Lemwerder - Einen echten Einblick in die Arbeitswelt bekamen die neun Schülerinnen und Schüler der Eschhofschule, die an der Arbeitsgemeinschaft Metall und Kunststoff teilnahmen.

Bei SGL Rotec in Lemwerder lernten die Teilnehmer die Kunststoffverarbeitung kennen. Hier standen Tätigkeiten wie Laminieren, Glaszuschnitte, Harz anmischen, Verklebungen, Lackierungen und vieles mehr auf dem Stundenplan.

Doch auch andere praktische Erfahrungen für das Berufsleben konnten die neun Jugendlichen machen. „Ich habe gelernt, dass man auf der Arbeit etwas essen und trinken muss“, berichtete der 13-jährige Tobias Dobroschke aus der 7H.

Der 14-jährige Kalvin Kleber ist bei der Arbeit jedenfalls auf den Geschmack gekommen, er könne sich durchaus vorstellen, auch später einen Beruf in diesem Bereich zu ergreifen. Auch wenn nicht immer alles ganz glatt lief. „Es ging auch mal etwas daneben, manchmal hatten wir Löcher in den Teilen oder haben zu viel Harz benutzt“, erinnert sich der Siebtklässler.

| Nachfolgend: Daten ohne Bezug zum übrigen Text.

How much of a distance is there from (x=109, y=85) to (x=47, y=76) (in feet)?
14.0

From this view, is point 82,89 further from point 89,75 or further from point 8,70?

Dass einige Arbeiten nicht einfach mit dem Feierabend abgebrochen werden können, mussten die Schülerinnen und Schüler lernen. „Wenn zum Beispiel ein Gemisch angesetzt wurde, muss es auch aufgetragen werden. Wenn man es stehen lässt, kann man es später nicht mehr benutzen“, erklärte Lehrer Daniel Diemer, der die AG leitet.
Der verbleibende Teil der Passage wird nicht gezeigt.